Bagi saya pribadi, minimalisme bukan tentang mengurangi sesuatu sebanyak mungkin, namun tentang bagaimana kita menemukan titik di mana kita merasa “cukup”. Pada faktanya, titik “cukup” tiap orang tentunya berbeda-beda. Poin pentingnya ialah kita harus sadar bahwa untuk merasa "cukup", kita tidak perlu mengejar sesuatu berdasarkan “kuantitas”.

Saatnya Melambat dan Merasa “Cukup”

Di dunia yang makin riuh ini, minimalisme bukan hanya sekadar gaya hidup, namun juga sebuah bentuk perlawanan. Pertanyaannya: perlawanan kepada apa? Jawabannya ialah perlawanan terhadap budaya yang terus merasa “kurang”, padahal seharusnya kita sudah layak bersyukur dengan apa yang kita punya.

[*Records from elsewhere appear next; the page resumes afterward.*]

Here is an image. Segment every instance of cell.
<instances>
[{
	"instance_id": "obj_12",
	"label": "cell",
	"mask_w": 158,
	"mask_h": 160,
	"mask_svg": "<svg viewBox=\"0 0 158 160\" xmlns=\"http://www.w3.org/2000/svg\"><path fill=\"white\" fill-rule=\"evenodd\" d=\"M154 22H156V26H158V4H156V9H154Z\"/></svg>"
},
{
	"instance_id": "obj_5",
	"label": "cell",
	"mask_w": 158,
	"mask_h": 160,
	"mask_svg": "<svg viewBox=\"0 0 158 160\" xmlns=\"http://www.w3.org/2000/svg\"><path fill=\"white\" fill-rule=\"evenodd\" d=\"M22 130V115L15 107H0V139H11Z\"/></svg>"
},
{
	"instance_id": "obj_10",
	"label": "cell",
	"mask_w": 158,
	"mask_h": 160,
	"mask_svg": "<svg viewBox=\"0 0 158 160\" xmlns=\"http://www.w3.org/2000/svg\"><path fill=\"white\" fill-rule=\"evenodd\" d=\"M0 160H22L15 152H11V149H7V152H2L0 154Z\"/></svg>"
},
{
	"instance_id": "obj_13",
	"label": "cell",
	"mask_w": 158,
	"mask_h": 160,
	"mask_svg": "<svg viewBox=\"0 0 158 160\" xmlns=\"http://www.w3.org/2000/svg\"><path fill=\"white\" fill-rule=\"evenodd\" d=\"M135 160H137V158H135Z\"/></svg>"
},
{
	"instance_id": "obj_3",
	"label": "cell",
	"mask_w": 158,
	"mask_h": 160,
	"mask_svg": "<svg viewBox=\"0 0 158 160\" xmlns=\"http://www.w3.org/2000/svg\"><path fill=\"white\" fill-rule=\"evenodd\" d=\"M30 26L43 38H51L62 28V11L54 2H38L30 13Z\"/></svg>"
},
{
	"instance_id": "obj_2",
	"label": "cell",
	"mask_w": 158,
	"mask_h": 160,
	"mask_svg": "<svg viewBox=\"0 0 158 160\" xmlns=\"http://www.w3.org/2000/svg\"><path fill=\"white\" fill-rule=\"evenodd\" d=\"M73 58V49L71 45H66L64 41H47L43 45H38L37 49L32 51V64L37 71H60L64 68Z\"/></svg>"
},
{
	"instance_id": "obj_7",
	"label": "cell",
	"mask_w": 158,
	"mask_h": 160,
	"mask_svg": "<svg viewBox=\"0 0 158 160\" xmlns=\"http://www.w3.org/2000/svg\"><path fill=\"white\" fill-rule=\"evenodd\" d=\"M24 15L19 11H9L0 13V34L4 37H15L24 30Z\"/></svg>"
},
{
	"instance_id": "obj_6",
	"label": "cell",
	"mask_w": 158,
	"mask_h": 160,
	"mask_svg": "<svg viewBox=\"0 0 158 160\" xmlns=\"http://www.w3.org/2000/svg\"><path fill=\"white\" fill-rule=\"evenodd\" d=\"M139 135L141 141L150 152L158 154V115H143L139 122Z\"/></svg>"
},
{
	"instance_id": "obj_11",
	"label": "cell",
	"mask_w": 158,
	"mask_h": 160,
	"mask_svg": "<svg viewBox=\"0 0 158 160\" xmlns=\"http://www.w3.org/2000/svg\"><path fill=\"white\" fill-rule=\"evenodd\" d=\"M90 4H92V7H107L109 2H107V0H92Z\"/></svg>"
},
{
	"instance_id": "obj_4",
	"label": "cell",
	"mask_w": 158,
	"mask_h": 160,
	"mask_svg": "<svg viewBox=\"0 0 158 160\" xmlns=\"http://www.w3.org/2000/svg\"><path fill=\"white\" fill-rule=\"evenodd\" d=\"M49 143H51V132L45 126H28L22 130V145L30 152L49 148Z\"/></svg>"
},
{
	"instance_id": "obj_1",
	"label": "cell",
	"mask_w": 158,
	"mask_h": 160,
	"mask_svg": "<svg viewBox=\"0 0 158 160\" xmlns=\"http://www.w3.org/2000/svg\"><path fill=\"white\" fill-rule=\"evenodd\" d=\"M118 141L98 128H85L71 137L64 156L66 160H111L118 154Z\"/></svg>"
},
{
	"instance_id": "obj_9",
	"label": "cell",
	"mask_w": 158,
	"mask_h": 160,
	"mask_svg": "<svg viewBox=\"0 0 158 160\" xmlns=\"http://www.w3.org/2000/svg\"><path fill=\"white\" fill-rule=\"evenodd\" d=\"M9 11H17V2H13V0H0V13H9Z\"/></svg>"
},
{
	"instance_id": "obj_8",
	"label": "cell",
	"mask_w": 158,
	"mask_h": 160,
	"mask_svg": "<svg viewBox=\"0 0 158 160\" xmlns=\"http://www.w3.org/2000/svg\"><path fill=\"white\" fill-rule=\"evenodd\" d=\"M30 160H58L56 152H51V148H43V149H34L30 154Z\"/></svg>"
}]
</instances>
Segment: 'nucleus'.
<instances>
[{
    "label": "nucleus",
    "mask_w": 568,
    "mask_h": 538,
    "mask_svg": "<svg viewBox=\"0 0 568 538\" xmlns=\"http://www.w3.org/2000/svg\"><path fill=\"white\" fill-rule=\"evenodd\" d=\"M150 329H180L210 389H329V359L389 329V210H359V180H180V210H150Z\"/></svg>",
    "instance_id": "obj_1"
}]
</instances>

Saya tidak mengatakan bahwa semua orang harus hidup dengan mempunyai 10 barang saja atau hidup dengan menolak teknologi. Minimalisme bukanlah menyoal angka, namun menyoal kualitas hidup. Dengan hidup yang sederhana, kita bisa lebih fokus pada apa yang benar-benar penting bagi kita: hubungan dengan orang lain, pengalaman berharga, rasa syukur, dan kesehatan mental.
Jadi, ketika kita merasa lelah dengan tuntutan hidup modern yang tak ada habisnya, mungkin sudah waktunya kita mencoba untuk melambat dan bertanya pada diri sendiri: Apakah itu benar-benar penting bagi hidup saya? Mungkin jawabannya ialah tidak berdasarkan “banyaknya jumlah”, namun berdasarkan bagaimana kita merasa “cukup”. Dari situlah kebahagiaan yang sebenarnya akan datang.